Da auch der Hippokampus schon während der Erwartungsphase aktiv war, führten die Wissenschaftler mit den Versuchspersonen hinterher Gedächtnistests durch. Sie wollten herausfinden, ob alleine die Furcht oder Erwartung von etwas Schrecklichem die Erinnerung daran tatsächlich verbessert. Und tatsächlich: Je höher die Aktivität von Amygdala und Hippokampus in der Erwartungsphase eines mit X angekündigten Bildes gewesen war, desto besser konnten die Teilnehmer gleich nach dem Test sagen, ob sie dieses Bild zuvor in der Testphase schon gesehen hatten, stellt Nitsche fest. In Gedächtnistests zwei Wochen später allerdings hatte nur noch das Ausmaß der Amygdala- und Hippokampus-Aktivierung während des schrecklichen Bildes selbst einen Einfluss auf die Wiedererkennung.

Wie in letzter Zeit häufiger, interessierte auch hier die Frage nach dem kleinen aber feinen Geschlechter-Unterschied: Die Wissenschaftler bestätigten mit ihren Messungen eine schon zuvor beobachtete Abweichung zwischen Männern und Frauen, konnten diese aber besser eingrenzen, als es in vorangegangenen Studien der Fall gewesen war. So erkannten Frauen zwei Wochen später Fotos am besten wieder, bei deren Betrachtung im Versuch ein Teil ihrer linken Amygdala-Hälfte besonders aktiv gewesen war, bei Männern war die Situation seitenverkehrt: Ihre Erinnerung war mit höherer Aktivität im entsprechenden Teil der rechten Amygdala-Hälfte besser.

Letztendlich geht es den Wissenschaftlern darum, mentale Störungen mit emotionalen Komponenten, wie sie nach traumatischen Erlebnissen auftreten, besser zu verstehen, erklärt Erstautorin Kirsten Mackiewicz. Nach diesen Ergebnissen vermuten die Forscher, dass schon die Furcht vor etwas Schlimmem dazu führt, dass man sich – sollte es tatsächlich eintreten – gleich hinterher auch besser daran erinnert. Dies könnte in ungünstigen Fällen, zum Beispiel bei Lampenfieber, vielleicht zu einer Art Teufelskreis führen. Der Nutzen dieses Prozesses liegt wahrscheinlich darin, durch Furcht, auch schon vor dem Eintreten des schlimmen Ereignisses, aufmerksamer zu sein.
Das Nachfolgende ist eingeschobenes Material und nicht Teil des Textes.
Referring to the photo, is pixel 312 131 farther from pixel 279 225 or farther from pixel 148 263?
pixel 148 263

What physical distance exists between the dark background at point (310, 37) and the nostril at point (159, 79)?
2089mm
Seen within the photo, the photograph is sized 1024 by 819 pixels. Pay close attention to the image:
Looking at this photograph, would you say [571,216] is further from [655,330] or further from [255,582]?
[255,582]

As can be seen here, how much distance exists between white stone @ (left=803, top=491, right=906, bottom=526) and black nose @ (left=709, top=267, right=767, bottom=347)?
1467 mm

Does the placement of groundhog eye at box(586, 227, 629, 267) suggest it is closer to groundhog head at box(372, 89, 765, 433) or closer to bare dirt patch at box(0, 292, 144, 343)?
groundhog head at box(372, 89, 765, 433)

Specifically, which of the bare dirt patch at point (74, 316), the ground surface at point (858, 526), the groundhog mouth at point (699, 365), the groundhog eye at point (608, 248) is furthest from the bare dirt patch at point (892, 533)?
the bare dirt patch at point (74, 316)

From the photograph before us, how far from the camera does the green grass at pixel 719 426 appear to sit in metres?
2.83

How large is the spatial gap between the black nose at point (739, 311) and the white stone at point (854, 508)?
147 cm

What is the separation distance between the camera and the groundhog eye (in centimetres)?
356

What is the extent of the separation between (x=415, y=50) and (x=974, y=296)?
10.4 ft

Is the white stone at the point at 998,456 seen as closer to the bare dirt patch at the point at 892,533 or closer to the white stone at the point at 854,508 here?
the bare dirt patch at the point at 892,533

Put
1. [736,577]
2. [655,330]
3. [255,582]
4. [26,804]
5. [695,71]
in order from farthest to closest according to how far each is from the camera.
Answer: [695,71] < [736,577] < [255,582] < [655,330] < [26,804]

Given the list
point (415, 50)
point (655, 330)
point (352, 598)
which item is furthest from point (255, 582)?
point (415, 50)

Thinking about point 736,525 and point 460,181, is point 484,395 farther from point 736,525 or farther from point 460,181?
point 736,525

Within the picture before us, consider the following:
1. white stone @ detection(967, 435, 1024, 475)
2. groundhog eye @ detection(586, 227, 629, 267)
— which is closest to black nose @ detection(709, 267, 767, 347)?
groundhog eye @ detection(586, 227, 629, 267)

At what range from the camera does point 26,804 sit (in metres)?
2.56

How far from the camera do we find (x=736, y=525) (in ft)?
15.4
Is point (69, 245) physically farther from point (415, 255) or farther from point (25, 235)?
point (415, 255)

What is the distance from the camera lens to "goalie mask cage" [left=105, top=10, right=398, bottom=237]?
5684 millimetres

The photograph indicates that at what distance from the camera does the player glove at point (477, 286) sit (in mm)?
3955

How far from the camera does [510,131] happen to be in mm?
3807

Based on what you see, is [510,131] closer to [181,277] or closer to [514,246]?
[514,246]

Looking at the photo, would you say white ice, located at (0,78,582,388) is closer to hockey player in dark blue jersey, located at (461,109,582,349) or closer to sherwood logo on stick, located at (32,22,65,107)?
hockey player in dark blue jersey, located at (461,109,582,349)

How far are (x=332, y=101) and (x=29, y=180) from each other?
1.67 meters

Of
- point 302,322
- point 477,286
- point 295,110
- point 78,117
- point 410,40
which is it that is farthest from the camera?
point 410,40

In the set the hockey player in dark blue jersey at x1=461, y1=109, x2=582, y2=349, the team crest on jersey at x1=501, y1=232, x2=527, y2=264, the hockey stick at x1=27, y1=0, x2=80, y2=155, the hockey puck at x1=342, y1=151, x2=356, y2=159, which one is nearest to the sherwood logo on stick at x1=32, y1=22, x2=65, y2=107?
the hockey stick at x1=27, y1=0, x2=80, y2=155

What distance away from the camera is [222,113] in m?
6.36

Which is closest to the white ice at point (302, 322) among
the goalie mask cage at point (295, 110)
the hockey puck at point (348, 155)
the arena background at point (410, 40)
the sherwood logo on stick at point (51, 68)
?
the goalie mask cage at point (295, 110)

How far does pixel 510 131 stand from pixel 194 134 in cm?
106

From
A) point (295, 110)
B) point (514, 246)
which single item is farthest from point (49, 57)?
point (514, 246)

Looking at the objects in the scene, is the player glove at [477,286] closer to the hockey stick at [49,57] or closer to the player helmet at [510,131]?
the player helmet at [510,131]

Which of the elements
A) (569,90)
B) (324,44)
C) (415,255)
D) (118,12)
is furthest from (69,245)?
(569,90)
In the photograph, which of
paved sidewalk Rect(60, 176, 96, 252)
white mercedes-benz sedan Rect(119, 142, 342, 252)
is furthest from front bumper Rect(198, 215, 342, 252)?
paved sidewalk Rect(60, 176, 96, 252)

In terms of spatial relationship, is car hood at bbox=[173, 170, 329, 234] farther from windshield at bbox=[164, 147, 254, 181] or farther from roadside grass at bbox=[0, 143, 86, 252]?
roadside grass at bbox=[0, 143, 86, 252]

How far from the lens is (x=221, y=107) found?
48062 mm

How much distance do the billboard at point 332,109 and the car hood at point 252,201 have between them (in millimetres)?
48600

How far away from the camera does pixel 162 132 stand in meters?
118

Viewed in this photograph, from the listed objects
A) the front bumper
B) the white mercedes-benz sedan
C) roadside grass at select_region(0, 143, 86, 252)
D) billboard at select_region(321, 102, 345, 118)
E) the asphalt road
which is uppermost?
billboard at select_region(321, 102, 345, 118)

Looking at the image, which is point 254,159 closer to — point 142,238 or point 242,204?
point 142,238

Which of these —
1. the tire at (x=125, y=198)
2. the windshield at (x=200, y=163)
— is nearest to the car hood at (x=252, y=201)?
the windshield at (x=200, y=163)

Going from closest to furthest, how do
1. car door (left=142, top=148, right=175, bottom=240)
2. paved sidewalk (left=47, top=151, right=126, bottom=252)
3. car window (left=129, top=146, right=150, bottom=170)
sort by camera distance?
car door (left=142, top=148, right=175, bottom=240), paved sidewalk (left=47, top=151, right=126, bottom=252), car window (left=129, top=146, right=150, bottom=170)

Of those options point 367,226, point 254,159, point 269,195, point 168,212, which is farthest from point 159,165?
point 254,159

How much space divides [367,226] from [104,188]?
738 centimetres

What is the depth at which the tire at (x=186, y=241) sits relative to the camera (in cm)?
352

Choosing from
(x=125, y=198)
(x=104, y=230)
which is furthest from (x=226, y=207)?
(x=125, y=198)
Als Nebeneffekt verbessert sich dadurch eben auch kurzzeitig die Erinnerung.

Ob diese Erkenntnisse auch für Vorfreude auf schöne Ereignisse zutreffen, muss sich noch zeigen. Auf jeden Fall aber kann es nie schaden, sich ordentlich auf etwas zu freuen. Vielleicht behält man es damit noch besser und länger im Gedächtnis – wie den ersten Kuss.